Gym Class Air Tents

Everyone seems to remember that rewarding gym class experience where we all grabbed the big top tarp thing, each around the circle, and lifted it up and down until it formed some kind of dome. At this point, we were all told to run to the middle and pull it down behind us and sit on it. It made a nice CO2 gas chamber (or dutch oven, depending on what was for lunch) for 15 seconds until it deflated, but it was kind of like going into another dimension or something. I'm not sure what kind of hippy get-together wussy PE thing this was, but it sure was colorful, maybe even magical. For a dork like me, it certainly beat dodgeball, or any other sport in existence.

Jurassic Park Crunch

I know it's taboo to do two dinosaur-related posts in a row, but in honor of the fact that one of my all-time favorite movies is being re-released to theaters in 3D, I decided to do something Jurassic Park related. Speaking of which, does anyone realize that it has been 20 years since the first Jurassic Park came out? My mind!

In any case, my dreams had finally come true in 1996 when they finally, finally! announced that Jurassic Park was finally getting a sequel. I had spent the three years previous in complete and utter dino-mode, showing much adoration for anything JP related, or even just dino-related. I had virtually grown up on Jurassic Park games, books, school supplies, bed sheets, toys... you name it, and waited day and night in anticipation for a sequel. 

By the time good old "The Lost World: Jurassic Park" came out, I had grown a few more braincells and could appreciate it in a different way. The trailers really amped up all anticipation with scenes of giant steggies crossing a river and hunters bagging dinosaurs down in jeeps, and even the title "Lost World" made it seem like it was going to be even more epic than the first. And in many ways it was. Whereas I remember being 6 and utterly enjoying the first Jurassic Park (not even being scared), I was about 10 when The Lost World came out, and I was on the edge of my seat. Up until then, it was probably the most intense thrill ride of a movie I had ever been on. Even then I knew the premise was dumb and how incredibly ludicrous the ending was, but hey, at least the anticipation got me and my brother begging for its cereal. 

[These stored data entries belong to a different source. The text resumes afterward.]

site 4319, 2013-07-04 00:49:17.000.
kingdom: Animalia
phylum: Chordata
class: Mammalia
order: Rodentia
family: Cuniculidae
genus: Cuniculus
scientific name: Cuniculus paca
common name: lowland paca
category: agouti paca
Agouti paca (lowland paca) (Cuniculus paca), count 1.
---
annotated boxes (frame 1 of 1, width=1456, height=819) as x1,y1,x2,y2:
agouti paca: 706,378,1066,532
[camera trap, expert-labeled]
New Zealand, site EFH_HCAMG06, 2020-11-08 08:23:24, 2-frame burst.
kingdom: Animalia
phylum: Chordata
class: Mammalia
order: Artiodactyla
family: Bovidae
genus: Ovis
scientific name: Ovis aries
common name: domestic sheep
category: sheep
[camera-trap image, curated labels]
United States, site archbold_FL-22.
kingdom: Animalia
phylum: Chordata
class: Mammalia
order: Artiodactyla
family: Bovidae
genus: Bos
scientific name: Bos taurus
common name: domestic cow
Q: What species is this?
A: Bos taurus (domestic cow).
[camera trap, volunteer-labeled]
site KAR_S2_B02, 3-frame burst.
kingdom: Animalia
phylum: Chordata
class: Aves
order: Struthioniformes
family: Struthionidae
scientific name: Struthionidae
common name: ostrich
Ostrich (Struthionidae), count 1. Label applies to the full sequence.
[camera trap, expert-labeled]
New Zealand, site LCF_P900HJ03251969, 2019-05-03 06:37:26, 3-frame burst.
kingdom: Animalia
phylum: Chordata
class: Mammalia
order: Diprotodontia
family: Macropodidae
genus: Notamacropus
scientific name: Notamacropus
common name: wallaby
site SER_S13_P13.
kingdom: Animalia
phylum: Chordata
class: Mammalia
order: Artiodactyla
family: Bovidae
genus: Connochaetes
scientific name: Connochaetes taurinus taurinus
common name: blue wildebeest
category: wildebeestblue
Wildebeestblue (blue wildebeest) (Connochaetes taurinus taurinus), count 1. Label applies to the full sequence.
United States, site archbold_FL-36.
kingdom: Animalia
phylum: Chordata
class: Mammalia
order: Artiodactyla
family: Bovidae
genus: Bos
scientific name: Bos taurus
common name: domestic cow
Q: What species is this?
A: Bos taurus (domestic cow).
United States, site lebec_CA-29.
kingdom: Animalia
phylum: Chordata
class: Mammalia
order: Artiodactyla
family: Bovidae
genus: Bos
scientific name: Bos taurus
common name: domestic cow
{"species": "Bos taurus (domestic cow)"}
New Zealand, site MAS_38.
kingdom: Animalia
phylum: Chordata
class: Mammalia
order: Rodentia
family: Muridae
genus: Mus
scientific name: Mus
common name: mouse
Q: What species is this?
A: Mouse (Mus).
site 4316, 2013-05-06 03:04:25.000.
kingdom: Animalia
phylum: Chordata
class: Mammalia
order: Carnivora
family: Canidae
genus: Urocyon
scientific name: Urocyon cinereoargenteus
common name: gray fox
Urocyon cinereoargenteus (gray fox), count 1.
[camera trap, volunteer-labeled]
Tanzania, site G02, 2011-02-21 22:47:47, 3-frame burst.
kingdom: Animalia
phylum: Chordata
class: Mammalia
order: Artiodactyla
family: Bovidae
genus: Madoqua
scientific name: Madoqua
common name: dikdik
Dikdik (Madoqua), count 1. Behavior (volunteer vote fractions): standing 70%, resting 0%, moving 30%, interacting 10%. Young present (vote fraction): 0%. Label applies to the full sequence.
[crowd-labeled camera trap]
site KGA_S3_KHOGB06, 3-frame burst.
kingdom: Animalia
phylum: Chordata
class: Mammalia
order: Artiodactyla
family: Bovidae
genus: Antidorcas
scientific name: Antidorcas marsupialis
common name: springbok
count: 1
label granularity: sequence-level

That's right, The Lost World had its own cereal, called Jurassic Park Crunch, from General Mills, and I desperately think they should bring it back, whether or not they ever decide to release Jurassic Park 4 from the top secret military vaults (or wherever they're hiding it). It was one of those things that I only barely remembered until I searched for it. The stuff actually did exist and indeed wasn't just some fantastic dream I had once or something. I remember there being marshmallow dinosaur eggs that dissolved in the milk and "hatched" dinosaur shapes or something like that. Unfortunately I didn't know it was a limited-time thing at the time, or else I probably would've bought the store out of it!

Luckily, I can always turn to Mr. Breakfast to refresh my memory about all things cereal related, and he says that as far as Jurassic Park Crunch is concerned: "The marshmallows came in "prehistoric marshmallow shapes" comprised of 3 dinosaurs and a dinosaur egg." Thanks to the magic of the internet, I also have pictures of what those 'prehistoric' "sweetened whole grain oat and marshmallow" pieces I had once shoveled into my mouth actually looked like. The catnip oat pieces were shaped like little footprints. The marshmallows were a pink triceratops, a striped raptor-looking dino, an egg, and a green T-rex-looking dino. 

The box also reveals that "If you hear this box roar, you could win a Lost World Adventure!" I had totally forgotten about that, but it's probably because ours didn't. I guess it meant you'd get to cut in line at the Universal Studios Jurassic Park ride or something. In any case, they should definitely bring this back, even if it's just for the Jurassic Park 3D re-release. The boxes alone are going for 15 bucks on ebay!